## Begin Page text

Proxy usage is billed from your bandwidth quota, not your credits. There is no credit multiplier for enabling proxy routing.

Part 6: Scraping pages behind a login #

To access content that requires authentication, pass your session cookies as a raw cookie header string. Log in through your browser, open DevTools, copy the Cookie

header from any authenticated request, and pass it here.

job = spidra.scrape.run_sync(ScrapeParams(
    urls=[ScrapeUrl(url="https://app.example.com/dashboard")],
    prompt="Extract the monthly revenue and active user count",
    cookies="session=abc123; auth_token=xyz789",
))

Both standard cookie format (name=value; name2=value2

) and Chrome DevTools paste format work. Cookies are passed ephemerally to the browser worker and never stored by Spidra.

Part 7: Stripping boilerplate with extract_content_only #

By default Spidra returns the full page content including navigation, headers, footers, and sidebars. If you only want the main content, turn on extract_content_only

. It strips the noise before the AI sees the page, which reduces token usage and keeps the result focused.

job = spidra.scrape.run_sync(ScrapeParams(
    urls=[ScrapeUrl(url="https://blog.example.com/long-article")],
    prompt="Summarize this article in three sentences",
    extract_content_only=True,
))

Particularly useful for article pages, documentation, and any page where the main content is surrounded by heavy navigation.

Part 8: Screenshots #

Capture screenshots of scraped pages for debugging, monitoring, or archival.

## End Page text
## Begin Data entries

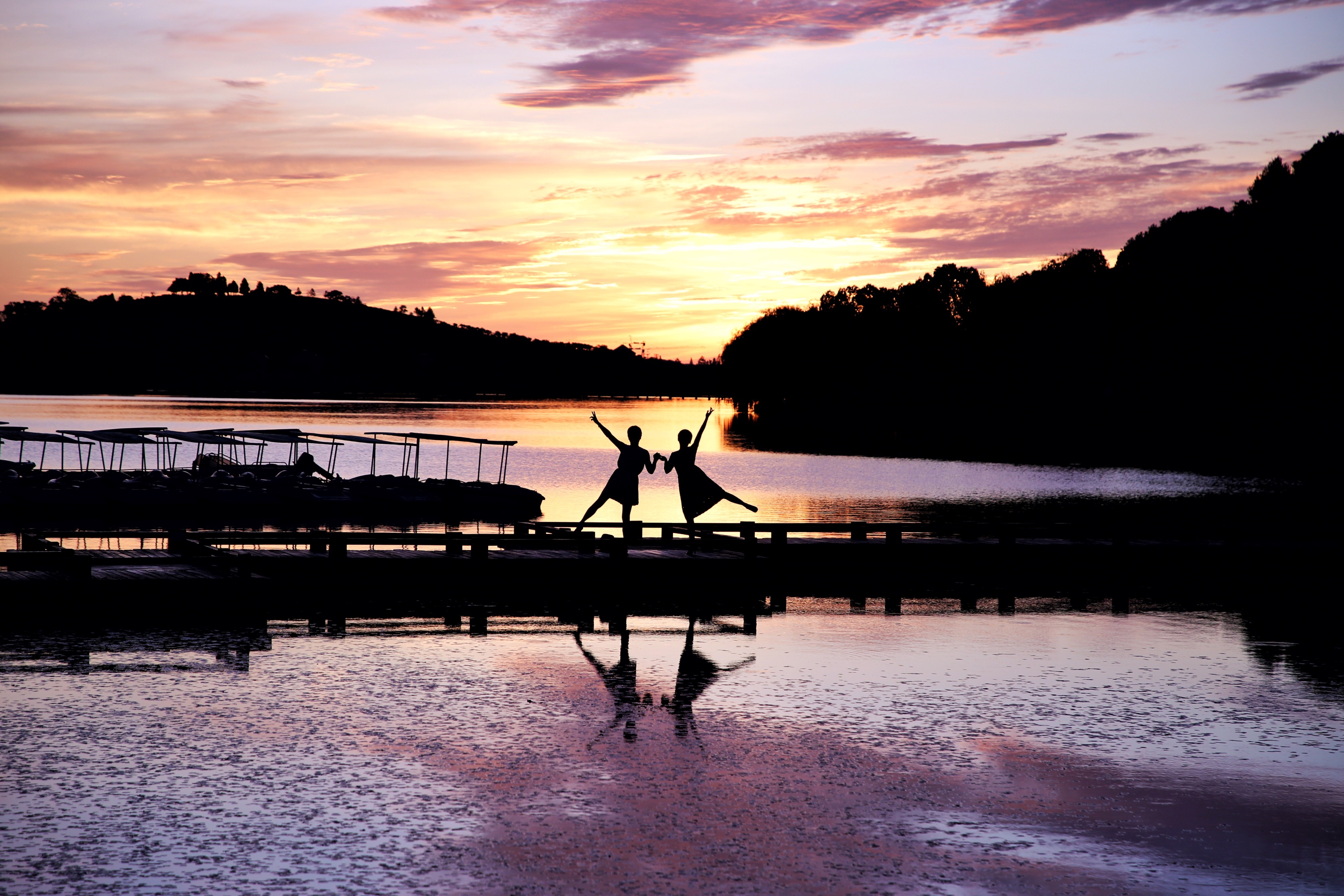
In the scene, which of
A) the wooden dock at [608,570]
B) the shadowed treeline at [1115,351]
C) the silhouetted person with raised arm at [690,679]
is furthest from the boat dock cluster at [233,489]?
the shadowed treeline at [1115,351]

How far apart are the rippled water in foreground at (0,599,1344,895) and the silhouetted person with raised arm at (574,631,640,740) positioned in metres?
0.09

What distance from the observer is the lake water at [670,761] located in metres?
8.60

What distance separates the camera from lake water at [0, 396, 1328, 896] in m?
8.60

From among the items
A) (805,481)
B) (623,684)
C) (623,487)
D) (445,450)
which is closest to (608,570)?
(623,487)

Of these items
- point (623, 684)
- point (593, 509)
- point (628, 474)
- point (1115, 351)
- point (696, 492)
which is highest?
point (1115, 351)

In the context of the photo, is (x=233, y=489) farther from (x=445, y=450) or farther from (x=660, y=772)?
(x=445, y=450)

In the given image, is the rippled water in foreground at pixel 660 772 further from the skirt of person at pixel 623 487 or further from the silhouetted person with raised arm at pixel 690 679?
the skirt of person at pixel 623 487

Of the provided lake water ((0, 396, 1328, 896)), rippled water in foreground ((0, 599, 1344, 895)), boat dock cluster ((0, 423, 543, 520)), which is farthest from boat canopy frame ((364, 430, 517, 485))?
rippled water in foreground ((0, 599, 1344, 895))

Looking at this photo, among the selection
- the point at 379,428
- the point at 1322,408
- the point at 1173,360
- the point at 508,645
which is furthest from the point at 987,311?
the point at 508,645

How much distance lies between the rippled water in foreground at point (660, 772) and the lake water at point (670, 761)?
4 centimetres

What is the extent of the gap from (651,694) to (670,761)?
10.4 feet

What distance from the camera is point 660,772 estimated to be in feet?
36.1

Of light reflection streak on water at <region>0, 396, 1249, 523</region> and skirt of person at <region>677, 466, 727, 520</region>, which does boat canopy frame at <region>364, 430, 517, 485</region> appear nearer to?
light reflection streak on water at <region>0, 396, 1249, 523</region>

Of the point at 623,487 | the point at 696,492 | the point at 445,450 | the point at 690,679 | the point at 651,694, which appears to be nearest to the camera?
Answer: the point at 651,694
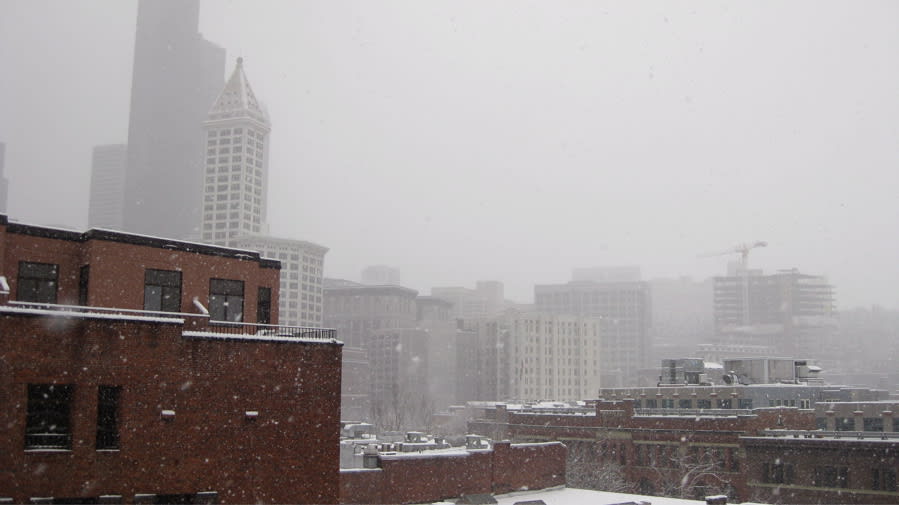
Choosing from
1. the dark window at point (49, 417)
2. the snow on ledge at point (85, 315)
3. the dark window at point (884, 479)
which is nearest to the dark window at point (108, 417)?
the dark window at point (49, 417)

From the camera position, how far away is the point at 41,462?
85.3 ft

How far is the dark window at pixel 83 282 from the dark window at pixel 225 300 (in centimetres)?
477

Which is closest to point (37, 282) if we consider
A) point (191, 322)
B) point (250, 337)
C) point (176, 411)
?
point (191, 322)

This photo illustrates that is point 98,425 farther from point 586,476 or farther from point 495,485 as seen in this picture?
point 586,476

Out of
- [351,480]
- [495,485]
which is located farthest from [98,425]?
[495,485]

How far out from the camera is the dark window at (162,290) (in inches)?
1270

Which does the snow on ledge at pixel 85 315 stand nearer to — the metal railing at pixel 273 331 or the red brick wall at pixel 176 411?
the red brick wall at pixel 176 411

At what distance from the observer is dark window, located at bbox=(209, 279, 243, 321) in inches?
1346

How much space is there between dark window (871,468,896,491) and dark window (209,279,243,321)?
3895 centimetres

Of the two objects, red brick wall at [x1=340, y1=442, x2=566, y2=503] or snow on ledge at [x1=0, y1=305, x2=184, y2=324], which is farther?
red brick wall at [x1=340, y1=442, x2=566, y2=503]

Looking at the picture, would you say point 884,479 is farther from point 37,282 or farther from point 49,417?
point 37,282

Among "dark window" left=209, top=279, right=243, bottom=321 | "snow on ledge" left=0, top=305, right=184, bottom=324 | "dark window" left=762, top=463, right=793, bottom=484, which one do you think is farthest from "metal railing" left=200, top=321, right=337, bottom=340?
"dark window" left=762, top=463, right=793, bottom=484

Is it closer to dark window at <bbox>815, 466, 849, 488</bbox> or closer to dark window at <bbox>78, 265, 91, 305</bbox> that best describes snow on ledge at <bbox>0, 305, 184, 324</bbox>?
dark window at <bbox>78, 265, 91, 305</bbox>

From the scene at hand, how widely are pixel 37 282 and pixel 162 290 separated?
433 centimetres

## End Data entries

__Given problem 1__: Reproduce the passage of the Spidra scraping guide starting at "By default Spidra" and ending at "the result focused.".
__Given problem 2__: Continue the Spidra scraping guide from its last sentence.

__Response 1__:
By default Spidra returns the full page content including navigation, headers, footers, and sidebars. If you only want the main content, turn on extract_content_only

. It strips the noise before the AI sees the page, which reduces token usage and keeps the result focused.

__Response 2__:
job = spidra.scrape.run_sync(ScrapeParams(
    urls=[ScrapeUrl(url="https://example.com")],
    screenshot=True,
    full_page_screenshot=True,
))

print(job.result.screenshots)  # list of URLs

screenshot=True

captures the visible viewport. full_page_screenshot=True

captures the entire scrollable page.

Part 9: Controlling polling behaviour #

By default run_sync()

polls every 3 seconds and gives up after 120 seconds. For complex pages or large crawls that take longer, pass a PollOptions

object to override both.

from spidra import PollOptions

job = spidra.scrape.run_sync(
    ScrapeParams(
        urls=[ScrapeUrl(url="https://example.com")],
        prompt="Extract all content from this page",
    ),
    PollOptions(poll_interval=5, timeout=180),
)

PollOptions

works on batch.run_sync()

and crawl.run_sync()

too.

Part 10: Batch scraping #

When you have a list of URLs to process, the batch endpoint handles up to 50 at a time in parallel. Each URL runs in its own independent worker.

Note that batch URLs are plain strings, not ScrapeUrl

objects. Per-URL browser actions are not supported in batch mode.

from spidra import SpidraClient, BatchScrapeParams
import os

spidra = SpidraClient(api_key=os.environ["SPIDRA_API_KEY"])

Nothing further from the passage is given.